The constitution remains the focus of controversy, and the opposition is likely to seize upon austerity measures demanded under an IMF deal as a stick to beat the Muslim Brotherhood ahead of a parliamentary vote expected in early 2013.
Two-fifths of Egypt's 84 million population live around the poverty line and depend on subsidies that are straining the treasury.
"The problem in fact is not economic as much as it is political," said liberal politician Osama Al-Ghazali Harb.

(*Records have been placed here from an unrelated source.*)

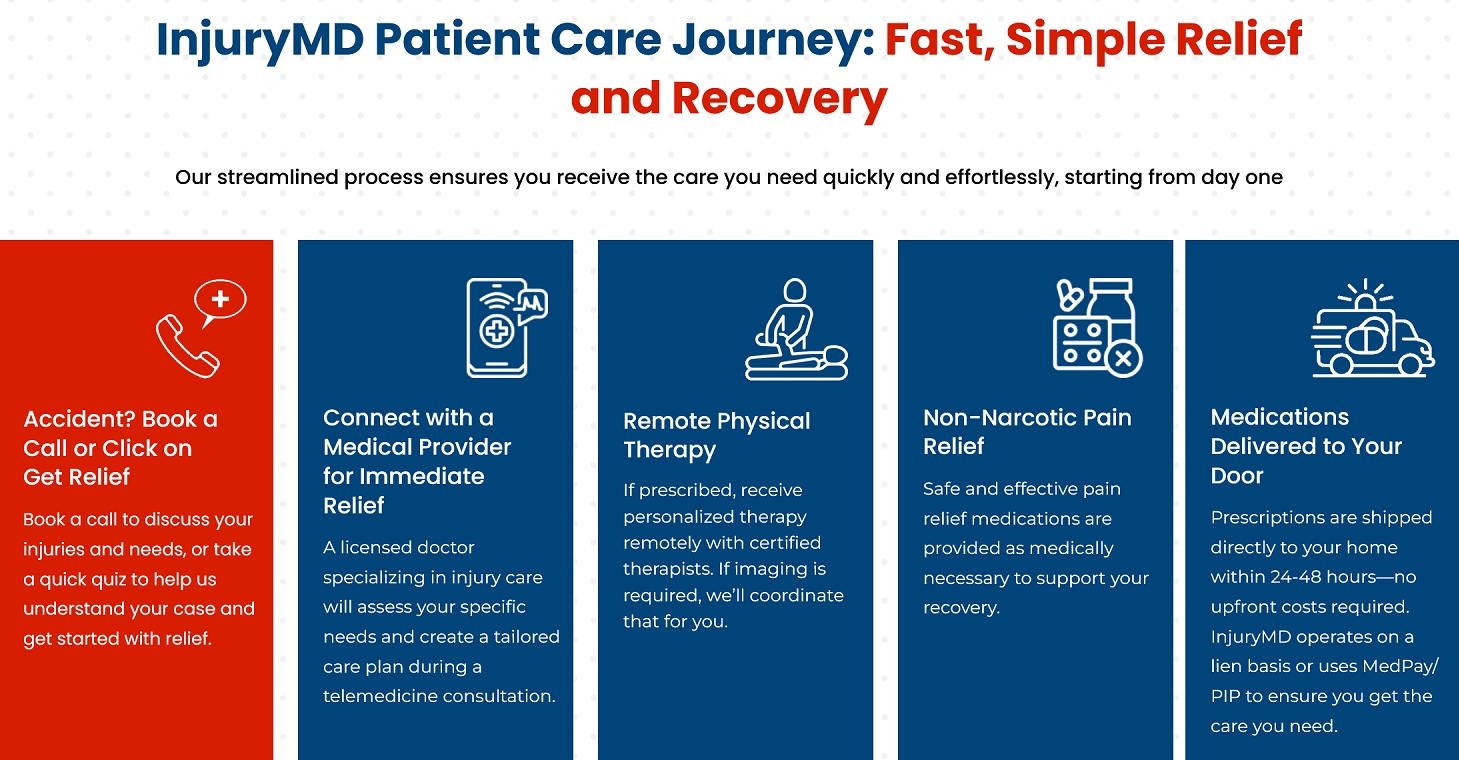 InjuryMD Patient Care Journey: Fast, Simple Relief and Recovery

Our streamlined process ensures you receive the care you need quickly and effortlessly, starting from day one

Accident? Book a Call or Click on Get Relief

Book a call to discuss your injuries and needs, or take a quick quiz to help us understand your case and get started with relief.

Connect with a Medical Provider for Immediate Relief

A licensed doctor specializing in injury care will assess your specific needs and create a tailored care plan during a telemedicine consultation.

Remote Physical Therapy

If prescribed, receive personalized therapy remotely with certified therapists. If imaging is required, we'll coordinate that for you.

Non-Narcotic Pain Relief

Safe and effective pain relief medications are provided as medically necessary to support your recovery.

Medications Delivered to Your Door

Prescriptions are shipped directly to your home within 24-48 hours—no upfront costs required. InjuryMD operates on a lien basis or uses MedPay/ PIP to ensure you get the care you need.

He said the economic crisis heightened the need for political consensus.
Analysts said it was not yet clear if the new currency regime would stem the run on the pound and how much of its foreign reserves the central bank was prepared to spend to continue defending it.
Simon Kitchen, a strategist for EFG Hermes, said the pound was likely to continue weakening over the next few weeks.
"But it depends on the scale of the daily moves, how much progress we have on the IMF loan and how big the daily auctions are. It may be that this is the biggest auction we'll see for a while."
"Interest rates are still very high on local currency deposits, so there is still an incentive to stay in Egyptian pounds." The effective yield on 91-day Egyptian pound treasury bills auctioned on Sunday was 10.4 percent.
Egypt's stock market held up well on Sunday despite the weak currency as foreign investors continued to buy shares - a sign that a devaluation of Egypt's pound might not be a disaster for financial markets.
As part of the currency adjustment the central bank also imposed a series of measures to dampen demand for foreign currencies, at least in the short term. They included limiting corporate clients from withdrawing more than $30,000 in cash per day and charging individuals who buy foreign currencies a 1-2 percent administrative fee, bankers said.
Egyptian banks will also not be able to hold long positions in U.S. dollars of more than 1 percent of their capital, down from a previous 10 percent, the bankers added.
Under the new regime, withdrawals by individuals will continue to be limited to $10,000 a day. All transactions will continue to be monitored to make sure they are for "legitimate" needs and do not involve speculation, bankers said.
The interbank market will continue to operate alongside the auction system, with banks allowed to quote slightly wider spreads.